Whatever apples you use – a good, strong-flavoured cooker is best – they will probably have dissolved into a pulp by the time the chutney is ready. So peel them and chop them to any size you have the patience for at this point in the proceedings.

When it’s all bubbling gently, pour in the sugar, stirring as you do so to ensure that none of it sticks anywhere.

At this point you’ll need a book to read, or some pressing work which can be done in the kitchen, because the chutney must now bubble away uncovered (I have a wire mesh top which I put on to stop it spitting) for anything up to three hours, until it becomes a dense, dark-amber, fragrant mess. It doesn’t need quite as much stirring or hawk-like watching out for burnt-on sugar as a jam. But that doesn’t mean you can take your eye off the ball completely: your sultanas could catch on the bottom, for example, and you’ll need to be on hand to make sure that the bubbling is proceeding smoothly. When stirring, be careful as you move the thicker mass towards the bottom of the pan: you could unleash great splashes of scalding chutney, so wear an oven glove to protect yourself.

Chutney doesn’t technically need to reach gelling point. It just needs to be fruit and vegetable pieces in a thick syrup which doesn’t run about the place when a blob is put on a saucer. Put it into sterilised jars, put lids on tightly, label and store for at least a month before eating it.

© Anne Hanley, 2011

Sterilising & Storing

To avoid food poisoning and stop your stored preserves from developing interesting mould cultures, all jams, marmalades, chutneys and bottled fruit or vegetables should be kept in properly sterilised jars.
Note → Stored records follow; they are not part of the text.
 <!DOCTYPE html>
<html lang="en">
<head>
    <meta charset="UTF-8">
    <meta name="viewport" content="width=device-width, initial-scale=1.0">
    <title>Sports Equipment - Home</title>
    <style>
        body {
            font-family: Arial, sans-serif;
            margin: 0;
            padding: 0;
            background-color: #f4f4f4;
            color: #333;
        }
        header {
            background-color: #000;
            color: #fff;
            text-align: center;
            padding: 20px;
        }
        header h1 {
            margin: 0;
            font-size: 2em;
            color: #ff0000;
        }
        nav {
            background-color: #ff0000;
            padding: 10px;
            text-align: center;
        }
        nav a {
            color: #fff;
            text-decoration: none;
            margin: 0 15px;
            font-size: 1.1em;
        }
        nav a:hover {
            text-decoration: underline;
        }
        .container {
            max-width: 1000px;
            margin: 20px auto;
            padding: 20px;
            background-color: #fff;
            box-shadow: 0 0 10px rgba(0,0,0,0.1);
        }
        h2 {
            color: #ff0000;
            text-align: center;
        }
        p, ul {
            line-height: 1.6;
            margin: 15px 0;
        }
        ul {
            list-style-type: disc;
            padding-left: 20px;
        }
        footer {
You can do this by plunging jars and their lids into boiling water and leaving them there for ten minutes, but I find this extremely messy. I prefer to heat the oven to 150°C, then to place rinsed jars bottom-end-up on a rack in the hot oven, leaving them there for ten minutes or more. (A medicine student friend of my daughter’s, when he heard this, said “interesting: ten minutes at 150 degrees is what we do for surgical instruments too.” Which was sweet of him because I’m sure he wasn’t interested at all.)
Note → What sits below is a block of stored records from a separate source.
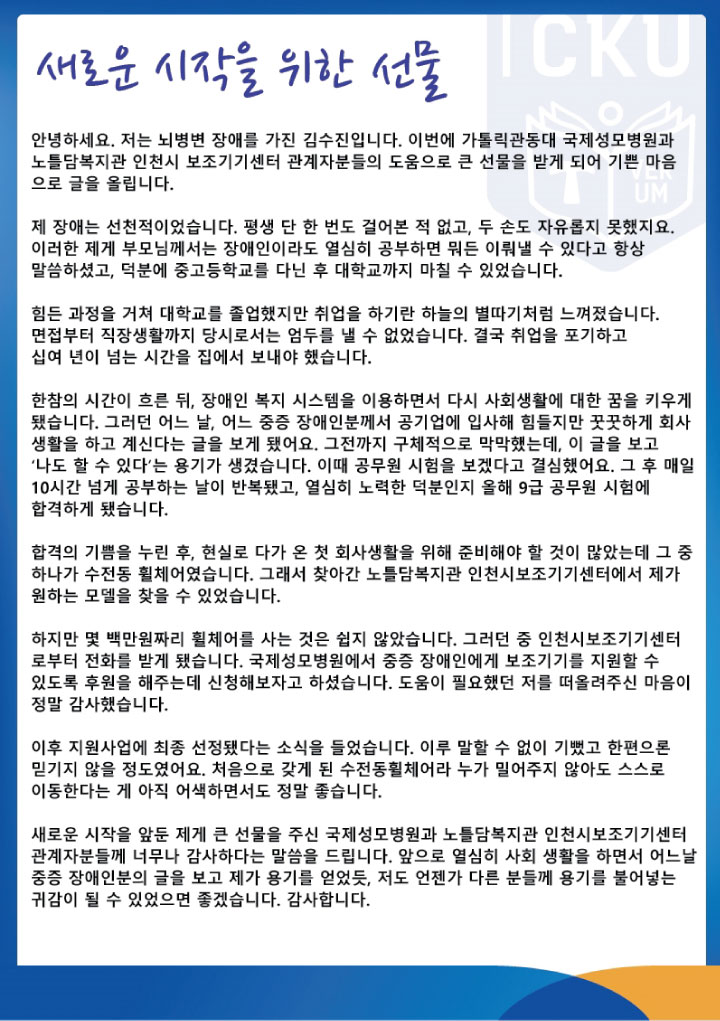 새로운 시작을 위한 선물

안녕하세요. 저는 뇌병변 장애를 가진 김수진입니다. 이번에 가톨릭관동대 국제성모병원과 노틀담복지관 인천시 보조기기센터 관계자분들의 도움으로 큰 선물을 받게 되어 기쁜 마음으로 글을 올립니다.

제 장애는 선천적이었습니다. 평생 단 한 번도 걸어본 적 없고, 두 손도 자유롭지 못했지요. 이러한 제게 부모님께서는 장애인이라도 열심히 공부하면 뭐든 이뤄낼 수 있다고 항상 말씀하셨고, 덕분에 중고등학교를 다닌 후 대학교까지 마칠 수 있었습니다.

힘든 과정을 거쳐 대학교를 졸업했지만 취업을 하기란 하늘의 별따기처럼 느껴졌습니다. 면접부터 직장생활까지 당시로서는 엄두를 낼 수 없었습니다. 결국 취업을 포기하고 십여 년이 넘는 시간을 집에서 보내야 했습니다.

한참의 시간이 흐른 뒤, 장애인 복지 시스템을 이용하면서 다시 사회생활에 대한 꿈을 키우게 됐습니다. 그러던 어느 날, 어느 중증 장애인분께서 공기업에 입사해 힘들지만 꿋꿋하게 회사 생활을 하고 계신다는 글을 보게 됐어요. 그전까지 구체적으로 막막했는데, 이 글을 보고 '나도 할 수 있다'는 용기가 생겼습니다. 이때 공무원 시험을 보겠다고 결심했어요. 그 후 매일 10시간 넘게 공부하는 날이 반복됐고, 열심히 노력한 덕분인지 올해 9급 공무원 시험에 합격하게 됐습니다.

합격의 기쁨을 누린 후, 현실로 다가 온 첫 회사생활을 위해 준비해야 할 것이 많았는데 그 중 하나가 수전동 휠체어였습니다. 그래서 찾아간 노틀담복지관 인천시보조기기센터에서 제가 원하는 모델을 찾을 수 있었습니다.

하지만 몇 백만원짜리 휠체어를 사는 것은 쉽지 않았습니다. 그러던 중 인천시보조기기센터로부터 전화를 받게 됐습니다. 국제성모병원에서 중증 장애인에게 보조기기를 지원할 수 있도록 후원을 해주는데 신청해보자고 하셨습니다. 도움이 필요했던 저를 떠올려주신 마음이 정말 감사했습니다.

이후 지원사업에 최종 선정됐다는 소식을 들었습니다. 이루 말할 수 없이 기뻤고 한편으론 믿기지 않을 정도였어요. 처음으로 갖게 된 수전동휠체어라 누가 밀어주지 않아도 스스로 이동한다는 게 아직 어색하면서도 정말 좋습니다.

새로운 시작을 앞둔 제게 큰 선물을 주신 국제성모병원과 노틀담복지관 인천시보조기기센터 관계자분들께 너무나 감사하다는 말씀을 드립니다. 앞으로 열심히 사회 생활을 하면서 어느날 중증 장애인분의 글을 보고 제가 용기를 얻었듯, 저도 언젠가 다른 분들께 용기를 불어넣는 귀감이 될 수 있었으면 좋겠습니다. 감사합니다.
The lids, on the other hand, should be put into a small pot of boiling water and boiled hard for ten minutes. This also applies to the rubber rings which make the seal on flip-top canning jars. Remember that vinegar – in chutneys etc – will corrode metal lids, so make sure to use plastic-lined ones for these.

Preserves should then be stored in a cool dark place. Jars must never be opened or tampered with in any way, until you are ready to eat them. Most preserves will last a year at least – in fact, mine sometimes sit around for two years or more and (touch wood) up to now they have never done us any harm. But once a jar is opened, it should always be kept in the fridge. Any contents which develop mould once opened should be thrown out.